WHAT IS BEING ASKED ->
Please return, word for word, the rows from the line with "How far from the capture" to the line with "12749 centimetres", including both of those lines and nothing else.

INPUT MATERIAL ->
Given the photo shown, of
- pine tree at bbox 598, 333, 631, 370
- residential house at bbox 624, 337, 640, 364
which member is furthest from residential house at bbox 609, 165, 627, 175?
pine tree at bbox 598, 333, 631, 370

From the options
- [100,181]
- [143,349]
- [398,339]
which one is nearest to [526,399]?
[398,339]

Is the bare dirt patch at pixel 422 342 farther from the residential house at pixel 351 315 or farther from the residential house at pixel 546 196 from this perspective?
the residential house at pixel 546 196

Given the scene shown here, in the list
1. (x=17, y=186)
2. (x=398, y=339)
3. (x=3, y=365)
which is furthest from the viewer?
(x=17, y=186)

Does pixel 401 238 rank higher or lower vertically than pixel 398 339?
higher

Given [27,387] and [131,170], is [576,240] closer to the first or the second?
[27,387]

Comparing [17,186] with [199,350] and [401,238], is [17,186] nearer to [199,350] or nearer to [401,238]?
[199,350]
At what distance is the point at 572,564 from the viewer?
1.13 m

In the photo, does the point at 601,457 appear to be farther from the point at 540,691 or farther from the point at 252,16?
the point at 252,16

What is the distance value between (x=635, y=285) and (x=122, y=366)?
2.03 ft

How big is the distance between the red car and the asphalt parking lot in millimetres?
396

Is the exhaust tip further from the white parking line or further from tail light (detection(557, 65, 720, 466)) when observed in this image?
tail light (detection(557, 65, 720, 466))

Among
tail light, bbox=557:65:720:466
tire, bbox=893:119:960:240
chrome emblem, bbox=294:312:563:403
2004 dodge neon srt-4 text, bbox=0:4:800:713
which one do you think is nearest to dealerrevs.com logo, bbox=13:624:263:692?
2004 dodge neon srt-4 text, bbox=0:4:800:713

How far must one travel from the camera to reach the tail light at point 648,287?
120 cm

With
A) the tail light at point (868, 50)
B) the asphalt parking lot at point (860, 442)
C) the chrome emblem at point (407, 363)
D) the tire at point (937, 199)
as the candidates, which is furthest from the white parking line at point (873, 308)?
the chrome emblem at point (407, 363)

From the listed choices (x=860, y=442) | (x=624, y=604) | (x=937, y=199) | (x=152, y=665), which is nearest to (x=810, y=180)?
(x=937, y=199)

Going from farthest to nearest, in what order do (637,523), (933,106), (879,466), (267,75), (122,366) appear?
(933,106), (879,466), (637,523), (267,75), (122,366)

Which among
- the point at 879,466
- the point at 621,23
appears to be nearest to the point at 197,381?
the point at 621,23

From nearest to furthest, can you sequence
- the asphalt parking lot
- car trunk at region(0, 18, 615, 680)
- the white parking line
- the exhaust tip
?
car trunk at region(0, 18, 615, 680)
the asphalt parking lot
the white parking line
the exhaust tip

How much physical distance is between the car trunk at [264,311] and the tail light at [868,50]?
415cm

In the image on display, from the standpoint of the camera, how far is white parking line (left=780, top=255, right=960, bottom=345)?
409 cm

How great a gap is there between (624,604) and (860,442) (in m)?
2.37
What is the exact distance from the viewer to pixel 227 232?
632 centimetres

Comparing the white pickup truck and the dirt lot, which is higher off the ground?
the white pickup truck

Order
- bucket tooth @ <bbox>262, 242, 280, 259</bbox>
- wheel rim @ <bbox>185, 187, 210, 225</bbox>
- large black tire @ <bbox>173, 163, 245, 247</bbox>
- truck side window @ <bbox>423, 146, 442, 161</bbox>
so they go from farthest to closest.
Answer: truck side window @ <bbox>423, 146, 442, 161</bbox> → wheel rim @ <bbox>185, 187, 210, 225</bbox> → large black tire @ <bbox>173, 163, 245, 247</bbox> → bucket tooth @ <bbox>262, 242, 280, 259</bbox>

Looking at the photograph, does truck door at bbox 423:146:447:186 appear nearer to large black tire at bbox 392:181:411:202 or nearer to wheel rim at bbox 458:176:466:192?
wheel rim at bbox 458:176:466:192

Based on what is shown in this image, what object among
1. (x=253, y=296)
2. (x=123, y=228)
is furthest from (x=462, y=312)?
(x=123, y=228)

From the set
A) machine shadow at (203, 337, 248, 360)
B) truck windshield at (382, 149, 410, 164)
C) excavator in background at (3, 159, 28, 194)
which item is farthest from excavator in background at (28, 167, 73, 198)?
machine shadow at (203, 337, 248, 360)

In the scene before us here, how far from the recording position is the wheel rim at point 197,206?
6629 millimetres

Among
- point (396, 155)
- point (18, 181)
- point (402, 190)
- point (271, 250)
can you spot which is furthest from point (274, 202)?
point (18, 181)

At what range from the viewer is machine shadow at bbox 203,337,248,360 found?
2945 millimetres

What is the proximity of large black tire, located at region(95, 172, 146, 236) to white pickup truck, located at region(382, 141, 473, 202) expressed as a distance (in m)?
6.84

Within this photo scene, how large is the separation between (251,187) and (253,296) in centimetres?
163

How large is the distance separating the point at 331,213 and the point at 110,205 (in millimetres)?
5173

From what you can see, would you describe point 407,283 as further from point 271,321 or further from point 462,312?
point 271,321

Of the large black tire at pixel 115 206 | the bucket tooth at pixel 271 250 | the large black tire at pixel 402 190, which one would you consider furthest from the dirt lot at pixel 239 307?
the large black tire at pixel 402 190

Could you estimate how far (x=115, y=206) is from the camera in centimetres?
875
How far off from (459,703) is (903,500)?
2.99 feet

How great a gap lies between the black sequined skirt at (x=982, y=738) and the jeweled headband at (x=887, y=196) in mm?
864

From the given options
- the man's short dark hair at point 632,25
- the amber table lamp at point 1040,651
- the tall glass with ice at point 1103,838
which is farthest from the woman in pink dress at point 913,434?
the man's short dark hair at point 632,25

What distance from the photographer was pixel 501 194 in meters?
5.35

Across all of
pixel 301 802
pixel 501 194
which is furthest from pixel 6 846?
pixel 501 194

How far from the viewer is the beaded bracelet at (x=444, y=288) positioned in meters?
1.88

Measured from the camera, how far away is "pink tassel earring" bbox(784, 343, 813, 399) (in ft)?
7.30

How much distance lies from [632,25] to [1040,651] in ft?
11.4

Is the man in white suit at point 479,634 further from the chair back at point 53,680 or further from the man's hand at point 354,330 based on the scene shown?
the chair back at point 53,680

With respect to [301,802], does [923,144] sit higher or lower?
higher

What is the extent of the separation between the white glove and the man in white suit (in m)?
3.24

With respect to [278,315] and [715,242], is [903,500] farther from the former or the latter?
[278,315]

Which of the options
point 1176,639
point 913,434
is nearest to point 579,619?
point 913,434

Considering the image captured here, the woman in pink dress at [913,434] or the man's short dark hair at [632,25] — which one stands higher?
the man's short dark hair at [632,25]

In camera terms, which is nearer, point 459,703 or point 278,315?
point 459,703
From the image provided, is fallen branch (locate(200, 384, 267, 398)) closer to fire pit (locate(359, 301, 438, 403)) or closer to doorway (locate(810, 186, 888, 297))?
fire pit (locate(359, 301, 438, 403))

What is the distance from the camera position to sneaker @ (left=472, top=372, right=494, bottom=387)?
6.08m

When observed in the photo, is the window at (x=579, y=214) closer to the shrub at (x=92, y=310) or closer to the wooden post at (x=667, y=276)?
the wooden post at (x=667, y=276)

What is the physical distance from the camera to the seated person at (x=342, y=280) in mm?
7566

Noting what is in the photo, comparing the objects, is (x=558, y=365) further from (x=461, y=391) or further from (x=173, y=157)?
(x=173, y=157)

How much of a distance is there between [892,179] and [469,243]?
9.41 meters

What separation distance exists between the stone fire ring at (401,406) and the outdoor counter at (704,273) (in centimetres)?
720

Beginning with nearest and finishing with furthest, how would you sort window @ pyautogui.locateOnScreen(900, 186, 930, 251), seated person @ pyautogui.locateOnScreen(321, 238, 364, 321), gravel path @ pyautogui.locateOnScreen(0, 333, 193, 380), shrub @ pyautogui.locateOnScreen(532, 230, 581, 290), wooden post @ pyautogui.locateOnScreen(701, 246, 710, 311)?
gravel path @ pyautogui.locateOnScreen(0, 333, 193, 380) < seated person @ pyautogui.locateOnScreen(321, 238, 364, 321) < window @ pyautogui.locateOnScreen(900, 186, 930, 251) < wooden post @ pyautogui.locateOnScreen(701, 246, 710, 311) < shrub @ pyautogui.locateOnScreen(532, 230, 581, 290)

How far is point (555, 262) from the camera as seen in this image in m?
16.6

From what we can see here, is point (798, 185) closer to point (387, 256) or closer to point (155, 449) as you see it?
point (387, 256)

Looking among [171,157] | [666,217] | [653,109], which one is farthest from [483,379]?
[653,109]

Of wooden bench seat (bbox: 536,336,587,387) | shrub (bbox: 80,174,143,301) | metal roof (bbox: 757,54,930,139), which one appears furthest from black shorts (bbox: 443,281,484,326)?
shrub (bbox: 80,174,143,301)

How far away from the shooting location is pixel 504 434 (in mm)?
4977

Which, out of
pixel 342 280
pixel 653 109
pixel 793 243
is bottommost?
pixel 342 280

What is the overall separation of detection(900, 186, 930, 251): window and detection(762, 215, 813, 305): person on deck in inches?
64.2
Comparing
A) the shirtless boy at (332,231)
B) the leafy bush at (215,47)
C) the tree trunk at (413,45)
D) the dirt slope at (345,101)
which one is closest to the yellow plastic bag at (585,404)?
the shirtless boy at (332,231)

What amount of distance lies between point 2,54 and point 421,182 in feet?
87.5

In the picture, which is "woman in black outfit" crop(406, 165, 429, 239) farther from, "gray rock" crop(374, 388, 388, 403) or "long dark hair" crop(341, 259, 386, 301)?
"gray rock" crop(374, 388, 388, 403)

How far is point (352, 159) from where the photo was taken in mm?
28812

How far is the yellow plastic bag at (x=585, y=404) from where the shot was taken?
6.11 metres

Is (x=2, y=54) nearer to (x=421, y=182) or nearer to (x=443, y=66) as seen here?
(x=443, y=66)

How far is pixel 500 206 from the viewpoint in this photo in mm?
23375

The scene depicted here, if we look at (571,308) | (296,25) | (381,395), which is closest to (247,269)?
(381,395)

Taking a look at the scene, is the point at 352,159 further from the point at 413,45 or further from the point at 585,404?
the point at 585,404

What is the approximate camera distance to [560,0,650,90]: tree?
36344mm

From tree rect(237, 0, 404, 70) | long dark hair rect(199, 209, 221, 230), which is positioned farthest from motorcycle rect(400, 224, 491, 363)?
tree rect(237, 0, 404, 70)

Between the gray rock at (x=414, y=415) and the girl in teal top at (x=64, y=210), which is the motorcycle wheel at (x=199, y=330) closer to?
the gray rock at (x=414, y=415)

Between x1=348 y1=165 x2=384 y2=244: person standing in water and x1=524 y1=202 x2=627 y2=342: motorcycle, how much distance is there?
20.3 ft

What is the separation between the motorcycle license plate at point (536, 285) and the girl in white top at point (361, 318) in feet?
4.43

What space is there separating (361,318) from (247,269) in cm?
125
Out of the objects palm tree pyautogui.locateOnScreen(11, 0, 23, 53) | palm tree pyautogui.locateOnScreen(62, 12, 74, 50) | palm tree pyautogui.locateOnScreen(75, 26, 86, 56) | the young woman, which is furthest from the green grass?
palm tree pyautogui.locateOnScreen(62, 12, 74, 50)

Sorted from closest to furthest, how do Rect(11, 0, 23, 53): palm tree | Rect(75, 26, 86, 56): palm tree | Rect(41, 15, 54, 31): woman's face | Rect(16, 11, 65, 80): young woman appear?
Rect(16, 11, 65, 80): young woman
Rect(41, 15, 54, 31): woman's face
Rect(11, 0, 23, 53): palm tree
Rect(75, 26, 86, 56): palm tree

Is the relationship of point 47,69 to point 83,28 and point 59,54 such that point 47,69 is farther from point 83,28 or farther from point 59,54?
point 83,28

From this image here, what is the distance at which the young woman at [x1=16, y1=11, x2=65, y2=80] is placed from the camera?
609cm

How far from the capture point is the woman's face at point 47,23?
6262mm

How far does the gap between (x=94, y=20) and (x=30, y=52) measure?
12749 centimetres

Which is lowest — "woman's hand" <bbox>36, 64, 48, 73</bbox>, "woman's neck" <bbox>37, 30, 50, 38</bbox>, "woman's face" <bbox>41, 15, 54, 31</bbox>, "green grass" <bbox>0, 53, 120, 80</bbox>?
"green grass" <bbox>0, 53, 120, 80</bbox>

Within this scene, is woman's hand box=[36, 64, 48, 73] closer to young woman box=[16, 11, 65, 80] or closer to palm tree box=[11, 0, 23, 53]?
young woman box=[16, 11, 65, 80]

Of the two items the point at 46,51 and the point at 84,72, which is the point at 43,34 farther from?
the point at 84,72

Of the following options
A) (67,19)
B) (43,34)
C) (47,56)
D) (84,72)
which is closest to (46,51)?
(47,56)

ANSWER TO THE EXERCISE ->
How far from the capture point is the woman's face at point 47,23?
6262mm

How far does the gap between (x=94, y=20) and (x=30, y=52) measure?
12749 centimetres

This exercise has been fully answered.